Task requirements:
a. Answer these questions using the marketing article:
(i) What question does every catering and events business ask at the start of the new year?
(ii) Which social media platforms are named?
(iii) According to Marsha Collier, what does content-based marketing increase?
b. Copy the marketing article word for word, taking everything from "Every catering and" down to "small business thrive.".

Supplied text:
--- START ---
Every catering and events business has one question they ask at the start of the new year, "How do we grow?" This goal of growth, especially amid a pandemic, is a top priority for small businesses. Not only do they want to surpass their plans from the previous year, they want to stay ahead of their competition, who also are wishing to grow their businesses. The key to doing both, outshining the competition and growing the company, is having the right marketing tactics and strategies. If you're out of tactics for marketing growth in 2021, there are three top ideas sure to help your small business thrive.
Recognize the power of social media
Social media began as a way for friends and family to keep in touch with one another even if they aren't in the same state or country. What started as a small app of connection quickly grew into an app for businesses, organizations, and companies to advertise and bring awareness to their brands. Platforms like Facebook, Instagram, LinkedIn, YouTube, etc., have become places for small businesses, like catering and events businesses, to quickly, creatively, and freely share who they are and what they offer to new and current clients.
Business influencer, Marsha Collier, understands the power of using social media to grow marketing. She says, "Content-based marketing gets repeated in social media and increases word-of-mouth mentions; it's the best way to gather buzz about a product."
--- END ---
[Stored items]
--- START ---
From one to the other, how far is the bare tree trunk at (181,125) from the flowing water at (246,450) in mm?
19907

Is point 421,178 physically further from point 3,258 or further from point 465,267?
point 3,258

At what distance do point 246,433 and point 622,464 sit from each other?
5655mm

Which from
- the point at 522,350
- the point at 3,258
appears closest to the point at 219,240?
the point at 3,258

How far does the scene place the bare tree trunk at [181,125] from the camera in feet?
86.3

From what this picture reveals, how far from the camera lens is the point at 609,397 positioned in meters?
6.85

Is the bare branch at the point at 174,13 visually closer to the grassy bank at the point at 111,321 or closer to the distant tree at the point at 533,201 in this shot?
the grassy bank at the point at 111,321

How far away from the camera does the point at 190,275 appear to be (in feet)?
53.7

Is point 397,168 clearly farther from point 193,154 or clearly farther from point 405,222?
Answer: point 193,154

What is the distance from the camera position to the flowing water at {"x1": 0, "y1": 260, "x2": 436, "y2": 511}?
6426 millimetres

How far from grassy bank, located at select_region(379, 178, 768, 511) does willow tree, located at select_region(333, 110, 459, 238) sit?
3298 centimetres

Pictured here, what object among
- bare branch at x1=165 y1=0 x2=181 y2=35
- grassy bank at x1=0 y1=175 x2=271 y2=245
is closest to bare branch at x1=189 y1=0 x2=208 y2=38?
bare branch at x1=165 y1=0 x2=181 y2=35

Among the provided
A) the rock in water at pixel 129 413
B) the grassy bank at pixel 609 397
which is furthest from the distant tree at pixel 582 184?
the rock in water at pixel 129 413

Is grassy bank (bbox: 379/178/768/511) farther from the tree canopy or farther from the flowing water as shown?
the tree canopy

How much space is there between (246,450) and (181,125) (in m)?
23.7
--- END ---
--- START ---
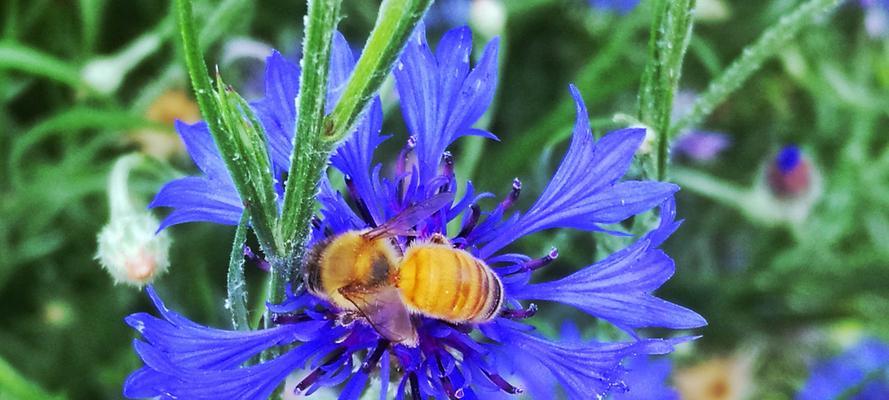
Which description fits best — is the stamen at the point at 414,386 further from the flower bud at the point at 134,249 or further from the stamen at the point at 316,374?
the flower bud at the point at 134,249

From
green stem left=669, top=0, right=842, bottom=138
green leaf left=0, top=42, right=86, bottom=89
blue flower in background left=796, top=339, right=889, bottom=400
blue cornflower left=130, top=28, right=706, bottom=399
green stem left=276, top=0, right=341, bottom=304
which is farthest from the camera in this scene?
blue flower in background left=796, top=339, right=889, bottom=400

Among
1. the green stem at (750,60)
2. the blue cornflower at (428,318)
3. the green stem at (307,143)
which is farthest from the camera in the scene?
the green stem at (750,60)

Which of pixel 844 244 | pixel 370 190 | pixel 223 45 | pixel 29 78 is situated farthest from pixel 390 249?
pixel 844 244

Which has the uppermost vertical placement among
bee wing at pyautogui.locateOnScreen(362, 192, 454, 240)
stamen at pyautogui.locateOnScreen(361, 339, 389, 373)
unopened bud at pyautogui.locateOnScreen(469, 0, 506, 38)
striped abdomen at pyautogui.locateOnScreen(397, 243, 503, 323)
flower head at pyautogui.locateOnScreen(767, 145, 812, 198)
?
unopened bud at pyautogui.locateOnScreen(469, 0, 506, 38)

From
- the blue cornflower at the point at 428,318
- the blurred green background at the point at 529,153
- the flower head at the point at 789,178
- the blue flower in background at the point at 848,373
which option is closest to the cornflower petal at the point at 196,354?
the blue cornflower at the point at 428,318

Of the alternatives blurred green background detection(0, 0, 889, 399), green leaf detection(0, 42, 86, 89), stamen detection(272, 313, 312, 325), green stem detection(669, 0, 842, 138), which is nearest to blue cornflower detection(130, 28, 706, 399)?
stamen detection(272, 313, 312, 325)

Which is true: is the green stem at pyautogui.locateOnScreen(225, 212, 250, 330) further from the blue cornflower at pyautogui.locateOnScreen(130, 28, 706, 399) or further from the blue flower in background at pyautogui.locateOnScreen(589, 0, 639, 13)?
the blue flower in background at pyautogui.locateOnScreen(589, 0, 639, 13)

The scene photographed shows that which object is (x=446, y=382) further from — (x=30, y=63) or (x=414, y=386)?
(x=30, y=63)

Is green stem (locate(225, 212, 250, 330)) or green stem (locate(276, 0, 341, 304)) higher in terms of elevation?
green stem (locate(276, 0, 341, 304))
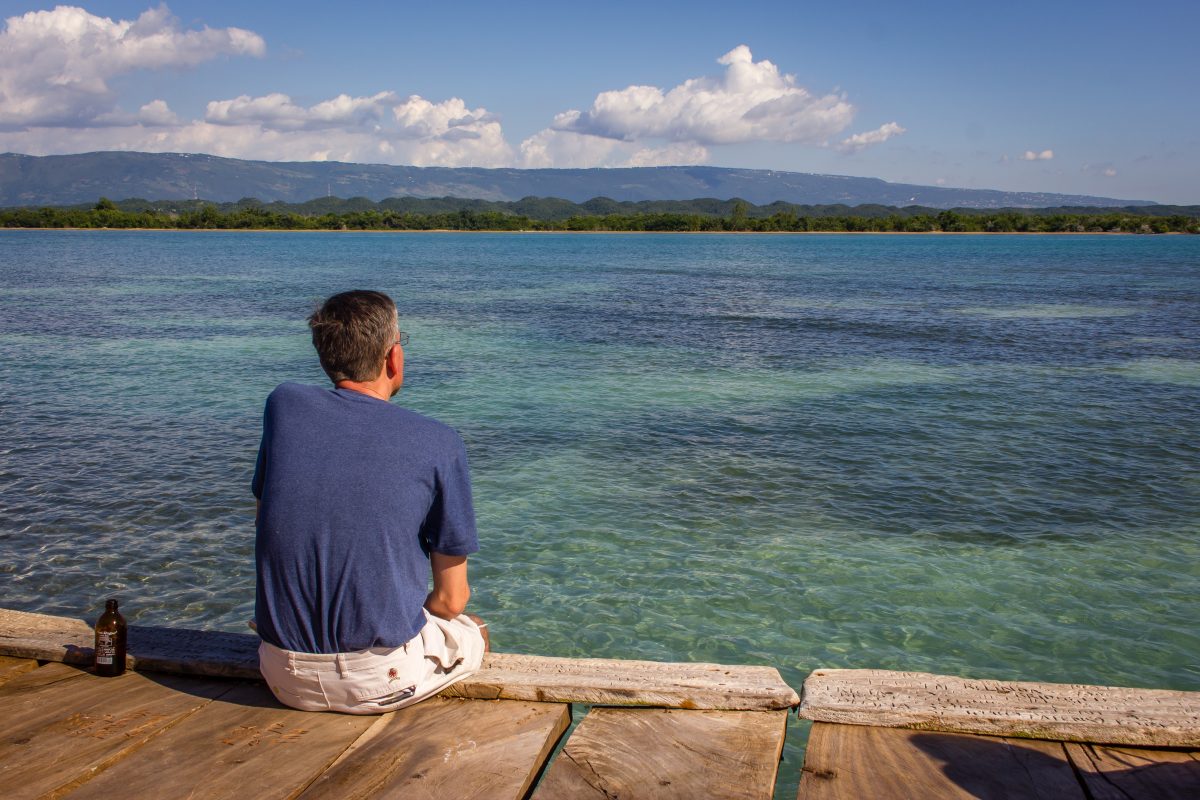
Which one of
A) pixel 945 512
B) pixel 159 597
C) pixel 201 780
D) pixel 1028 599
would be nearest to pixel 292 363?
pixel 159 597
--- END ---
Answers for this exercise:
a.
(i) "How do we grow?"
(ii) Facebook, Instagram, LinkedIn and YouTube
(iii) Word-of-mouth mentions

b.
Every catering and events business has one question they ask at the start of the new year, "How do we grow?" This goal of growth, especially amid a pandemic, is a top priority for small businesses. Not only do they want to surpass their plans from the previous year, they want to stay ahead of their competition, who also are wishing to grow their businesses. The key to doing both, outshining the competition and growing the company, is having the right marketing tactics and strategies. If you're out of tactics for marketing growth in 2021, there are three top ideas sure to help your small business thrive.